While the foul-mouthed nature of the video garnered positive and negative coverage, Pouncey’s visceral reaction will have carried weight on both sides of the looming industrial dispute.

This is somebody who has been a consummate professional, the epitome of the good soldier in the NFL. An exemplar on the training pitch and a leader in the locker-room during his decade as a Steeler, Pouncey was nominated for last season's NFL's Walter Payton Man of the Year, an award recognising individuals making a difference on and off the field.

Figuring in eight Pro Bowls (the equivalent of GAA All Stars), his consistency is all the more remarkable because he has suffered career-threatening injuries that perhaps give him a unique understanding of how precarious this livelihood can be. And how lacking it is in certain regards.

The new CBA would add a 17th game to the NFL’s regular season schedule and expand the playoffs, yet paying many players less than their current rate for doing so. While it proposes lessening the penalties for marijuana use (more and more players use the drug to alleviate pain) and adding vision insurance (astonishing that the players don’t have that right now), it fails to deliver guaranteed contracts – the thing they need most.

In gridiron, alone of the major American sports, the club can rip up a deal the moment somebody loses form and not pay them the money remaining on it. This is why many admit they play hurt for large parts of every campaign for fear of being cut.

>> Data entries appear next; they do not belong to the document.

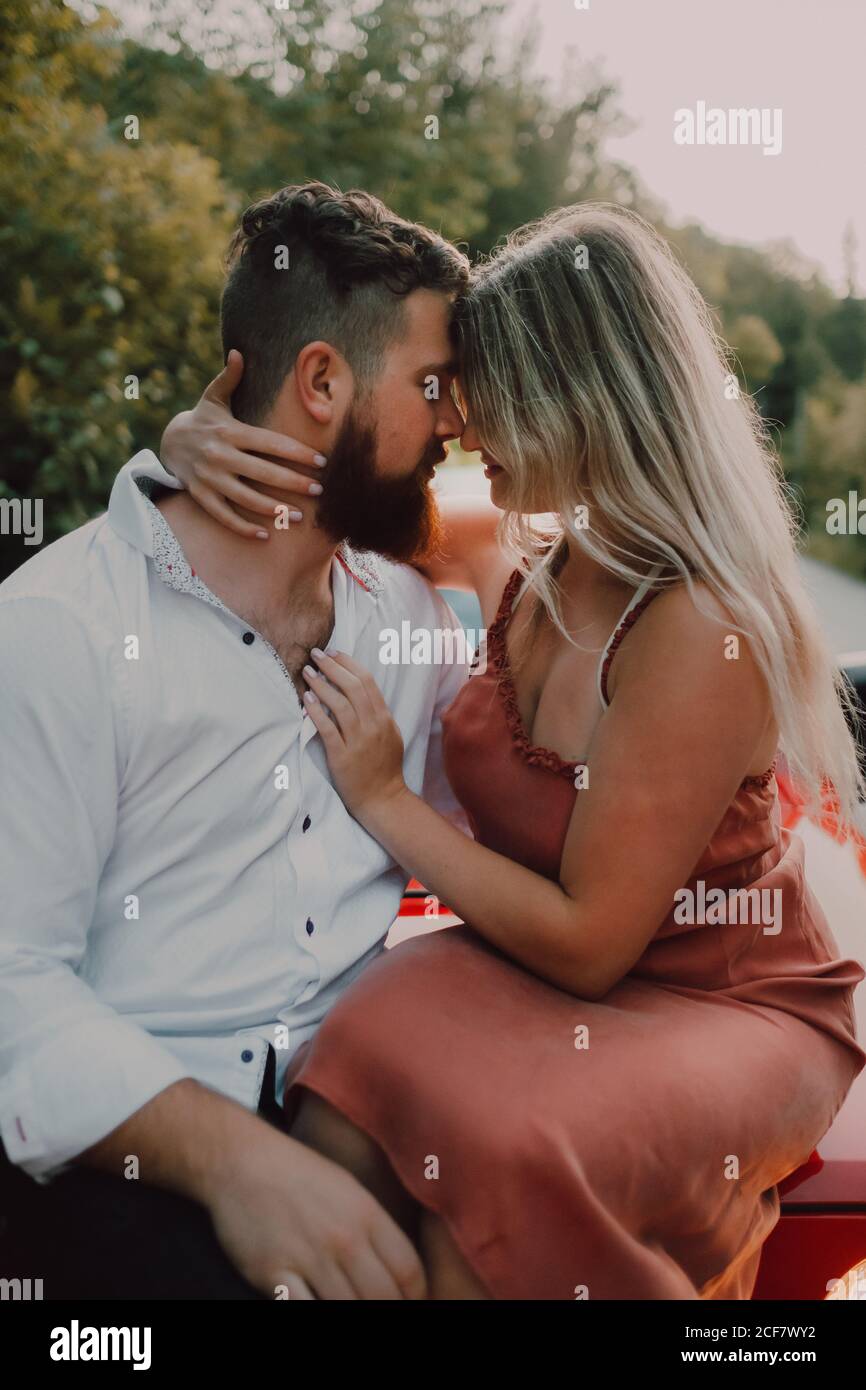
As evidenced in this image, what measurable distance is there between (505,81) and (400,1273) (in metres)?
11.5

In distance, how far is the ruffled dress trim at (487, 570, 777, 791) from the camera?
1.80 meters

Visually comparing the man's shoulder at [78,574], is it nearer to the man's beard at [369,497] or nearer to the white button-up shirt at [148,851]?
the white button-up shirt at [148,851]

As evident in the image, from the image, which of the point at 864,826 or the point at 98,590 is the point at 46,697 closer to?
the point at 98,590

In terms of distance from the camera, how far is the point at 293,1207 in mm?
1530

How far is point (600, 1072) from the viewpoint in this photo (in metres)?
1.55

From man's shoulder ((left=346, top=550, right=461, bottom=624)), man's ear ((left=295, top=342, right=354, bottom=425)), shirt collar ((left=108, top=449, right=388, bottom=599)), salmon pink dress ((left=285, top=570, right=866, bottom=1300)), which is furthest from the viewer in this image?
man's shoulder ((left=346, top=550, right=461, bottom=624))

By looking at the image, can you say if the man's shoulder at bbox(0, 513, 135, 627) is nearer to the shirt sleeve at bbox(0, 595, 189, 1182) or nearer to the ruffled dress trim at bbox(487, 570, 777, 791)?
the shirt sleeve at bbox(0, 595, 189, 1182)

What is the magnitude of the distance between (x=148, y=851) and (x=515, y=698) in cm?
63

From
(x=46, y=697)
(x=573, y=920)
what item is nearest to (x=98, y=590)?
(x=46, y=697)

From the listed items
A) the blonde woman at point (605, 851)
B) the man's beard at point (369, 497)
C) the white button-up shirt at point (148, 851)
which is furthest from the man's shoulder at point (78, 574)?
the man's beard at point (369, 497)

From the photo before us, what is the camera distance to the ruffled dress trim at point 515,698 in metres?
1.80

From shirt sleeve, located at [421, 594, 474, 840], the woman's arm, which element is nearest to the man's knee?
the woman's arm

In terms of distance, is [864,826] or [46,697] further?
[864,826]

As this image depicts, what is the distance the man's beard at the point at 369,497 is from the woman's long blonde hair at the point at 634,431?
0.18 m
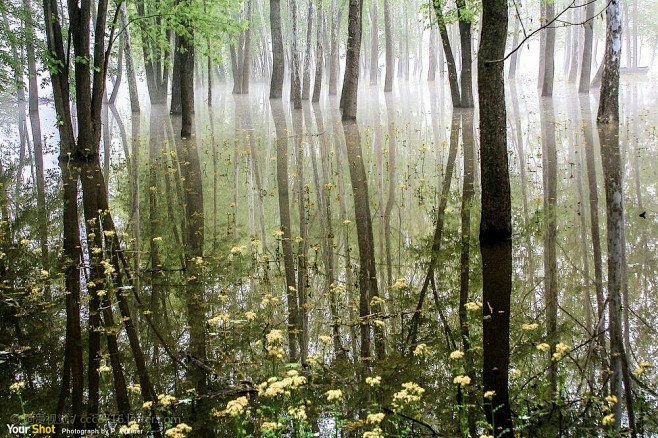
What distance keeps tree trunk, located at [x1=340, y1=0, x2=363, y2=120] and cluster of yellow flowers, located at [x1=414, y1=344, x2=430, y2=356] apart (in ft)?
50.0

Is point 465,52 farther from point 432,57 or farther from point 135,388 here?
point 432,57

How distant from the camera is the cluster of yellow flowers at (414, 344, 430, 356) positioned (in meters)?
3.80

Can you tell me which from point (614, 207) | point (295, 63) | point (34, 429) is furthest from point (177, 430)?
point (295, 63)

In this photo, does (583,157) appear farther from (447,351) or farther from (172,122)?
(172,122)

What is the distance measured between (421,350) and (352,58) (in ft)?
52.0

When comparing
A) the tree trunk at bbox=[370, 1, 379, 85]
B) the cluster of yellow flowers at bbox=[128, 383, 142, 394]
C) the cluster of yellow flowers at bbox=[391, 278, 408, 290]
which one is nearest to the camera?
the cluster of yellow flowers at bbox=[128, 383, 142, 394]

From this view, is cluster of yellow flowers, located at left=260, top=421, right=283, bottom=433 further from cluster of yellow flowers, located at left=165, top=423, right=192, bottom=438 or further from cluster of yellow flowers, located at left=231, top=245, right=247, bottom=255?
cluster of yellow flowers, located at left=231, top=245, right=247, bottom=255

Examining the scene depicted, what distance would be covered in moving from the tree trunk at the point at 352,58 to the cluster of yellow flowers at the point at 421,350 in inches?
600

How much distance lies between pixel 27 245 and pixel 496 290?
5563mm

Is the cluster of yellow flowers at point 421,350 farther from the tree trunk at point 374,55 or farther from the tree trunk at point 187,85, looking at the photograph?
the tree trunk at point 374,55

In a league where there is no such thing as job security then, the NFL has always had the disturbing feel of a master and servant relationship between owners and players. As LeBron James and others on the outside looking in have pointed out, many of the plutocrats run their teams with the air of antebellum plantation owners viewing the men on the field (70 per cent of whom are black) as merely disposable means of production. Nowhere was that mentality more evident than the way in which the league tried for years to obscure the links between on-field concussion and CTE. Given their willingness to lie about brain damage, the level of distrust is historic, deep-rooted and justified.

The average NFL salary is less than a million dollars a year but around 60 per cent of players draw down less than half that. Astronomical sums to ordinary people, except when you consider these lads are putting their bodies on the line to generate annual revenues of nearly $16 billion and most of their careers will peter out after three or four punishing seasons.

The locker-room joke is that NFL stands for Not For Long and the fleeting nature of the business is why so many live in fear of a lock-out. The window in which they can earn is brief and their seasons in the show may cost them hugely in terms of their physical and mental health for decades going forward.

The players are also irked because they know their league is the national obsession and a licence to print money, with revenues expected to reach $25 billion a year by 2027.

In this regard, their collective mood was not helped either by the timing of the revelations about the new CBA. As so many current stars tweeted their dissatisfaction about being shortchanged and not getting a fair shake yet again, CBS announced it had signed Tony Romo, the former Dallas Cowboys quarterback, to a deal worth $108 million over six seasons. Only 16 current quarterbacks will earn more next year than the admittedly excellent guy commentating on them from the television booth.

CBS know this is money very well spent because, like the team owners, they will profit massively from their investment in the sport through increased eyeballs and advertising. It seems just about everybody in the NFL does very well out of the NFL. Except the vast majority of the 2,000 or so who play in it.